## Problem
Word for word, copy the records and drop the pictures.

··· Records shown

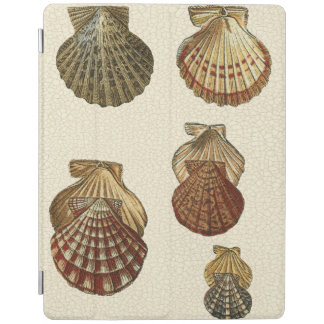 Crackled Antique Shells iPad Cover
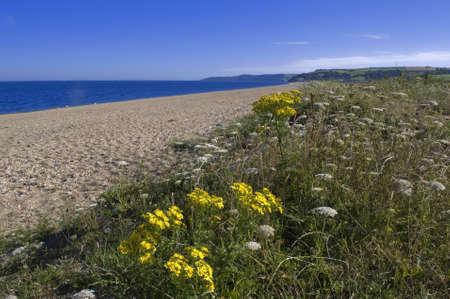 southwest: zand spugen Slapton het zuiden hammen Devon op de South West Coast Path Stockfoto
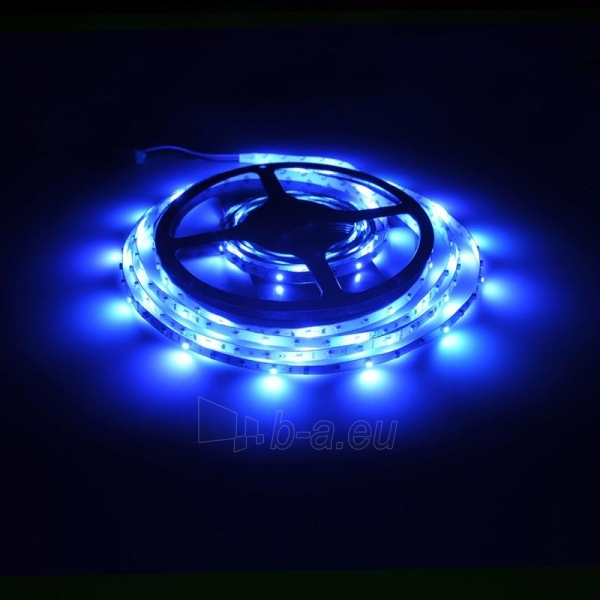 Whitenergy LED juosta 5m | 3528 | 4.8W/m | 12V DC | RGB Paveikslėlis 10 iš 10 310820049442
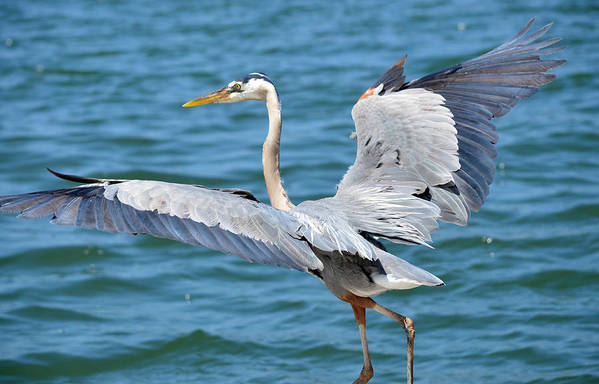 Great Blue Heron Art Print featuring the photograph Dancing By Water by Fraida Gutovich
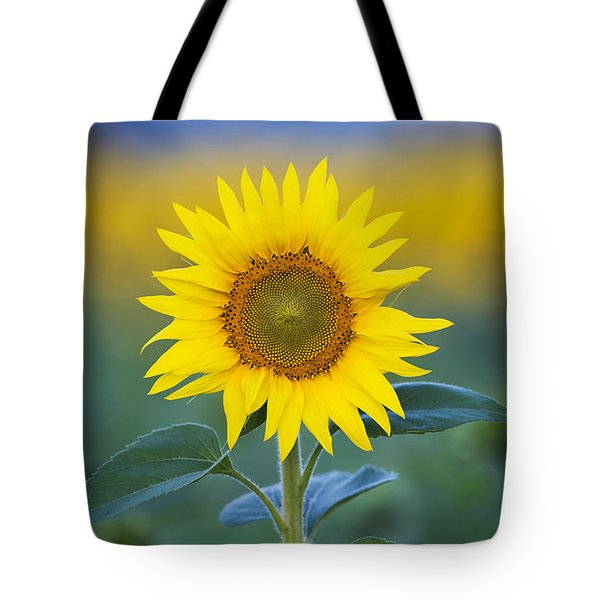 Sunflower Tote Bag by Tim Gainey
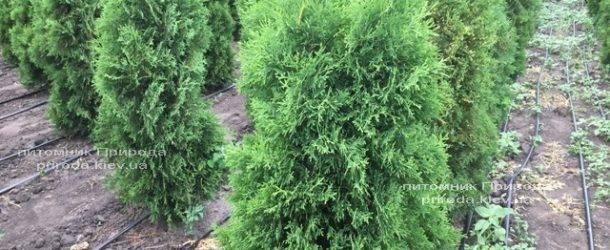 Туя западная колоновидная Колумна ЭКСТРА (Thuja occidentalis Columna) ФОТО Питомник растений Природа Priroda (66)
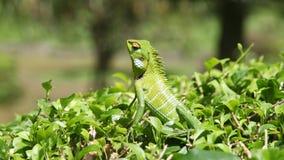 Хамелеон в зеленом кусте Стоковая Фотография RF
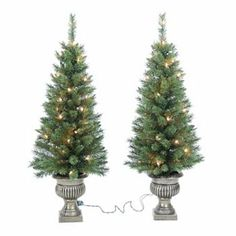 St. Nicholas Square 2-pc. 3 1/2-ft. Potted Pre-Lit Christmas Tree Set - Indoor and Outdoor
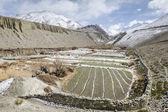 Himalaya panorama — Stockfoto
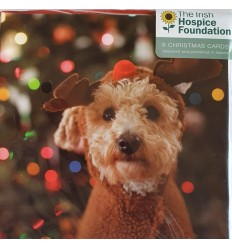 Irish Hospice Foundation - Puppy with antlers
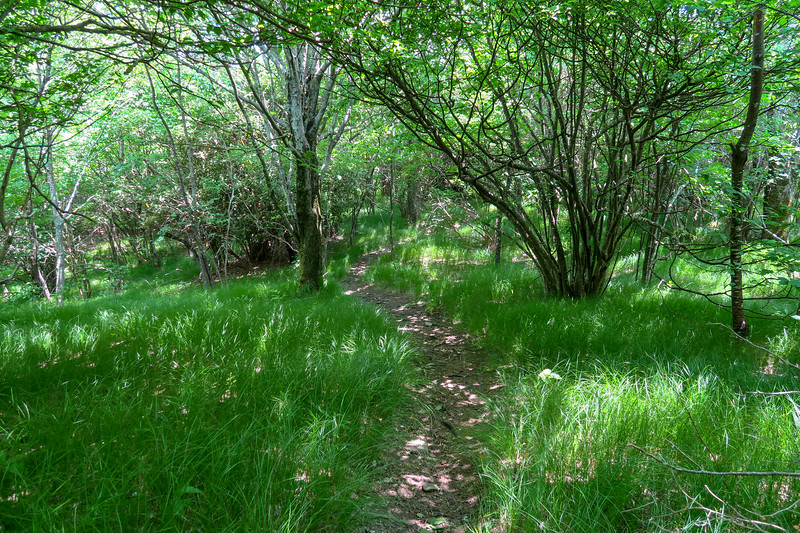 Greasy Cove Trail -- 5,320'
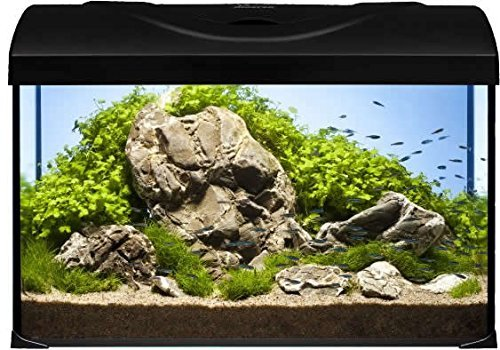 Diversa aquarium 50er komplett set 50x25x30 cm rechteck for Teichfische schwarz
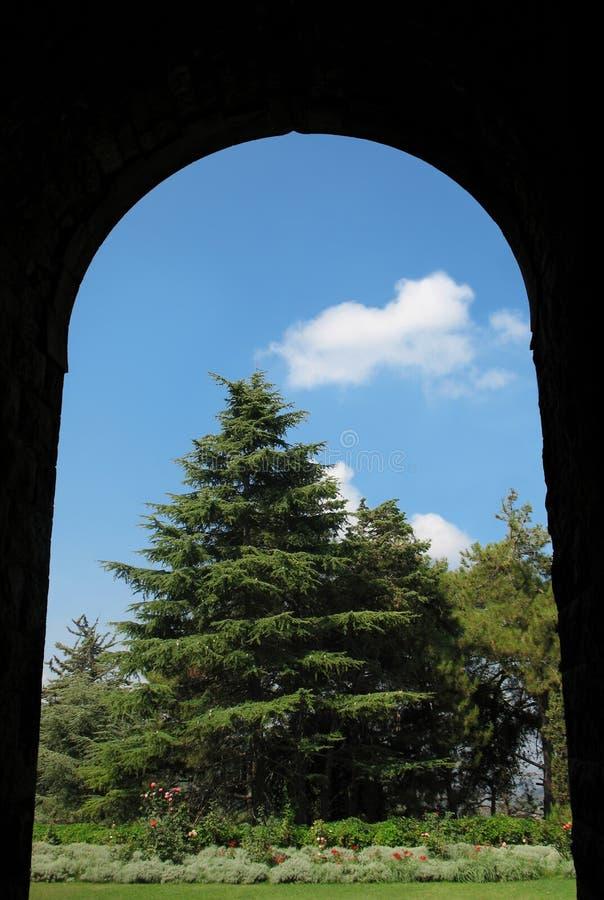 拱门和雪松 免版税库存图片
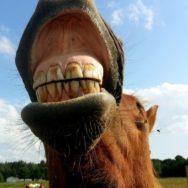 dentes dos cavalos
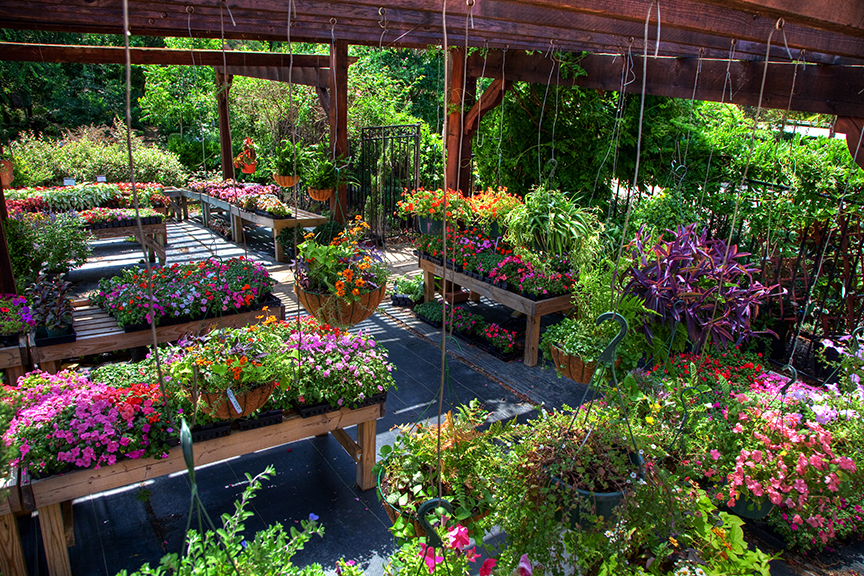Your Destination Garden Center Blooming Colors Nursery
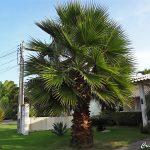 Palmeira de Saia – Washingtonia filifera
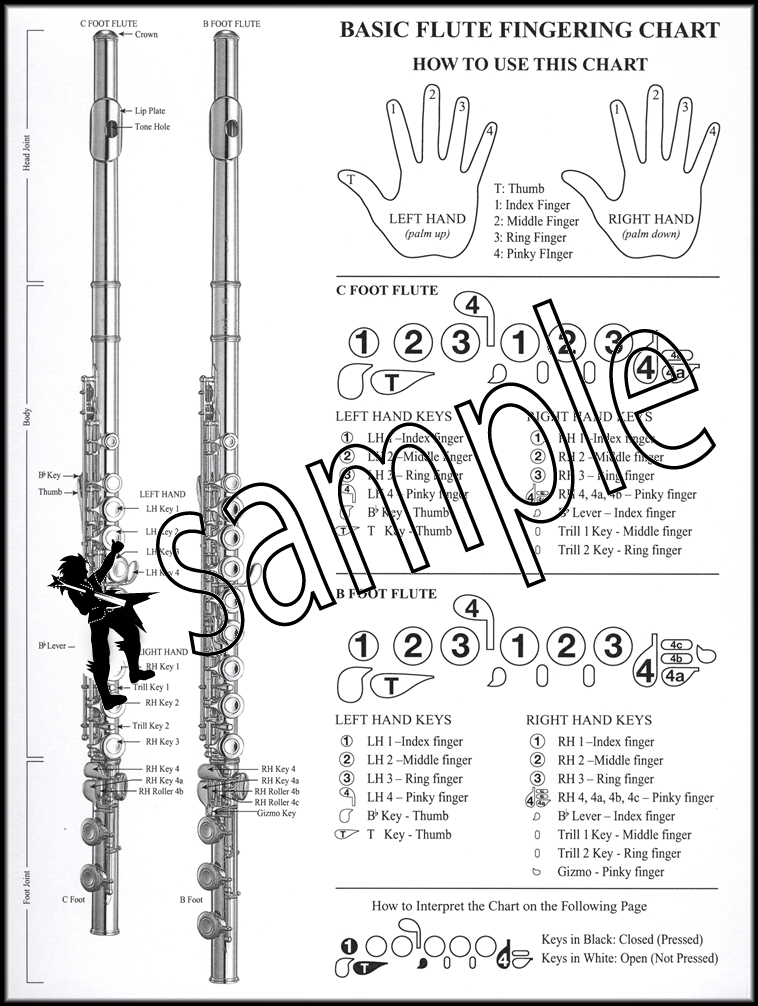 Basic Instrumental Fingering Chart For Flute Santorella  Hamcor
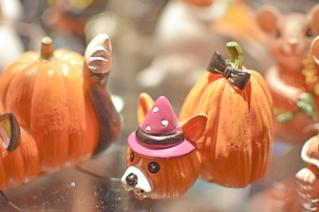 Animals shaped ceramics made from the shapes of pumpkins at Derby Dinner Giftshop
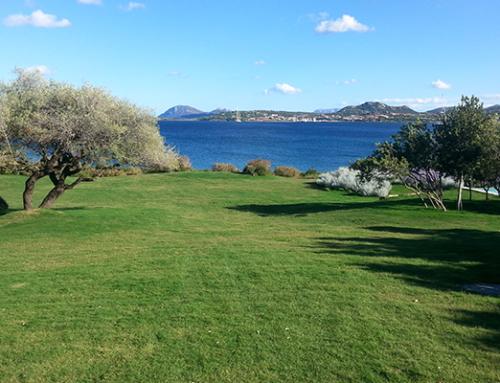 Prato pronto comune di Arzachena (OT) – Costa Smeralda – Villa residenziale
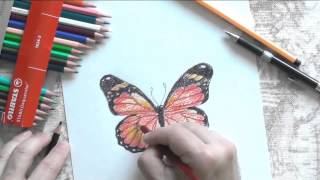 Как рисовать цветными карандашами бабочку(Полная версия урока: http://sovetmasterov.ru/index.php/paintvideo/79 Музыка предоставлена VSP Group в рамках партнерской программы..., 2014-08-31T10:12:37.000Z)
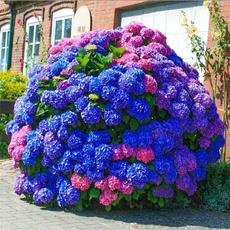 Bonsai, Plants, Flowers, Gardening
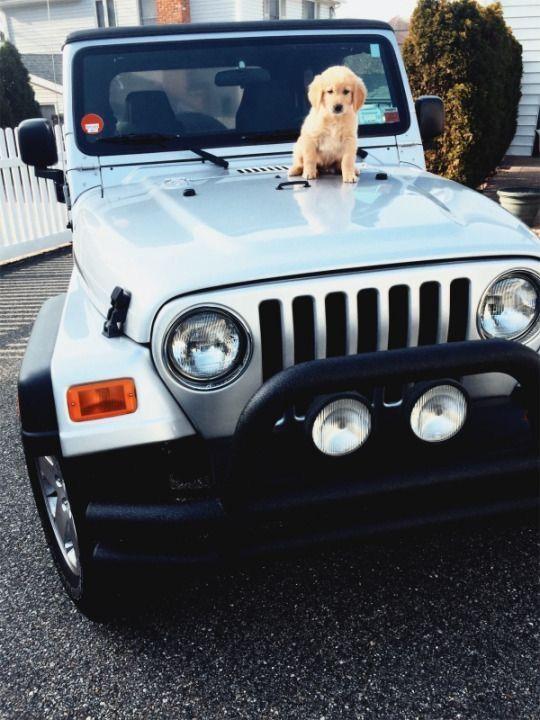 Riityeyayeѕt Sianiii Cute Cars Jeep Old Dogs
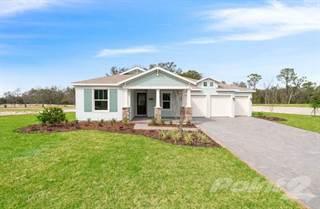 Single Family for sale in 705 Primrose Willow Way, Apopka, FL, 32712
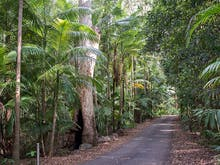Hop In The Car, Here Are All The Spots You Need To Check Out In The Gold Coast Hinterland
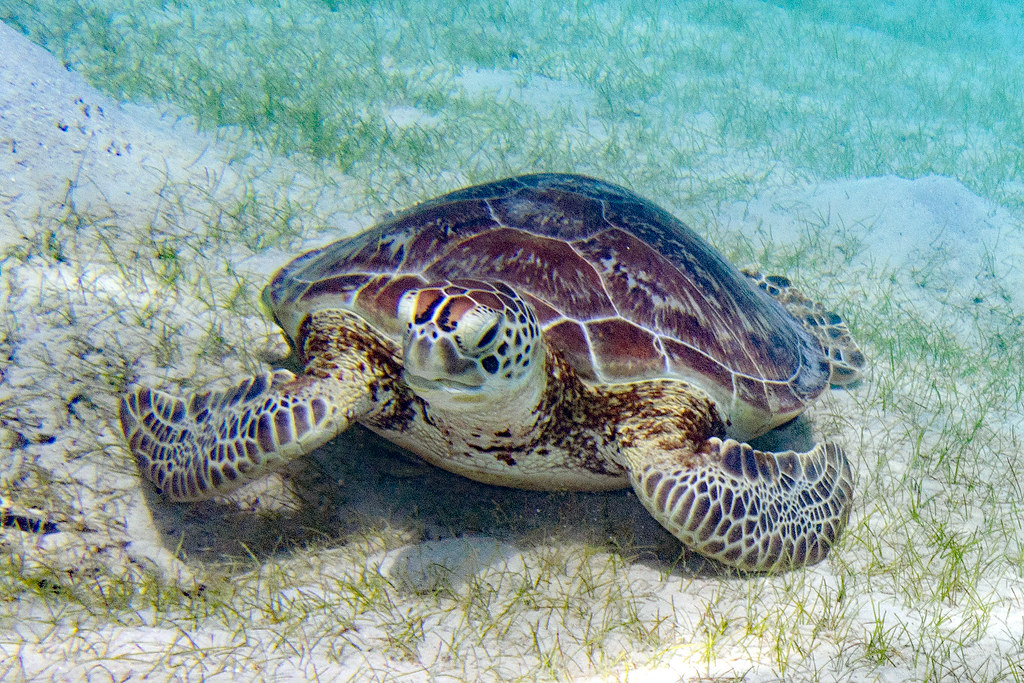 Chelonia mydas Green Sea Turtle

······

## Answer to this task
 Crackled Antique Shells iPad Cover
 southwest: zand spugen Slapton het zuiden hammen Devon op de South West Coast Path Stockfoto
 Whitenergy LED juosta 5m | 3528 | 4.8W/m | 12V DC | RGB Paveikslėlis 10 iš 10 310820049442
 Great Blue Heron Art Print featuring the photograph Dancing By Water by Fraida Gutovich
 Sunflower Tote Bag by Tim Gainey
 Туя западная колоновидная Колумна ЭКСТРА (Thuja occidentalis Columna) ФОТО Питомник растений Природа Priroda (66)
 Хамелеон в зеленом кусте Стоковая Фотография RF
 St. Nicholas Square 2-pc. 3 1/2-ft. Potted Pre-Lit Christmas Tree Set - Indoor and Outdoor
 Himalaya panorama — Stockfoto
 Irish Hospice Foundation - Puppy with antlers
 Greasy Cove Trail -- 5,320'
 Diversa aquarium 50er komplett set 50x25x30 cm rechteck for Teichfische schwarz
 拱门和雪松 免版税库存图片
 dentes dos cavalos
Your Destination Garden Center Blooming Colors Nursery
 Palmeira de Saia – Washingtonia filifera
 Basic Instrumental Fingering Chart For Flute Santorella  Hamcor
 Animals shaped ceramics made from the shapes of pumpkins at Derby Dinner Giftshop
 Prato pronto comune di Arzachena (OT) – Costa Smeralda – Villa residenziale
 Как рисовать цветными карандашами бабочку(Полная версия урока: http://sovetmasterov.ru/index.php/paintvideo/79 Музыка предоставлена VSP Group в рамках партнерской программы..., 2014-08-31T10:12:37.000Z)
 Bonsai, Plants, Flowers, Gardening
 Riityeyayeѕt Sianiii Cute Cars Jeep Old Dogs
 Single Family for sale in 705 Primrose Willow Way, Apopka, FL, 32712
Hop In The Car, Here Are All The Spots You Need To Check Out In The Gold Coast Hinterland
 Chelonia mydas Green Sea Turtle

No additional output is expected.